#### Given request:
Reproduce the data below word for word, starting at the line containing "Which particular item from" and continuing through the end of the data.

[Spatial question data]

═══

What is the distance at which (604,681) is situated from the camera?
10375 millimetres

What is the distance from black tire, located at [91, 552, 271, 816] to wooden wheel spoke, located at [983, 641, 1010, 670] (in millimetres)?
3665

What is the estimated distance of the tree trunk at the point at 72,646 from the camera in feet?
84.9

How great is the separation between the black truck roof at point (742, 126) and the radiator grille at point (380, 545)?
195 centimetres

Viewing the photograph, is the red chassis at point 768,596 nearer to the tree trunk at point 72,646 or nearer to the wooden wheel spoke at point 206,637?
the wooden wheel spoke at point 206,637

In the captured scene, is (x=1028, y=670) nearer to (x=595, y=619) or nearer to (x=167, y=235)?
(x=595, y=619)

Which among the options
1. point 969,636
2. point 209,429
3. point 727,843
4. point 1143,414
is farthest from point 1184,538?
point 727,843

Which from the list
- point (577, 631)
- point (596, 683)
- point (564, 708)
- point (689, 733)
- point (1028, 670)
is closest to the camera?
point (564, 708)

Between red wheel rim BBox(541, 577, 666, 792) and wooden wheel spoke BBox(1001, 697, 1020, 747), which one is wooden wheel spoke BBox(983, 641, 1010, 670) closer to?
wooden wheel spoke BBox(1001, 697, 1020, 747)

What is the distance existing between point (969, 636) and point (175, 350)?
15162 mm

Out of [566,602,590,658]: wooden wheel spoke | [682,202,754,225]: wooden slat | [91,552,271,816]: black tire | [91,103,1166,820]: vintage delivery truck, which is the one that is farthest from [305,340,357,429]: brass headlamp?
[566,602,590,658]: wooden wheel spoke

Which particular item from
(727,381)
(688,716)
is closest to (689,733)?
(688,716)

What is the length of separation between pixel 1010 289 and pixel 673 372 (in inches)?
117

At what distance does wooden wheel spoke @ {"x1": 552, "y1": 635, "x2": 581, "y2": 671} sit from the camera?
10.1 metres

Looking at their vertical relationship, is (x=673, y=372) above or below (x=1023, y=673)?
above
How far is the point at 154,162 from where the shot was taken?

═══

#### Final result:
Which particular item from
(727,381)
(688,716)
is closest to (689,733)?
(688,716)

What is the length of separation between pixel 1010 289 and pixel 673 372 (in inches)?
117

At what distance does wooden wheel spoke @ {"x1": 552, "y1": 635, "x2": 581, "y2": 671} sit from the camera?
10.1 metres

Looking at their vertical relationship, is (x=673, y=372) above or below (x=1023, y=673)?
above
How far is the point at 154,162 from where the shot was taken?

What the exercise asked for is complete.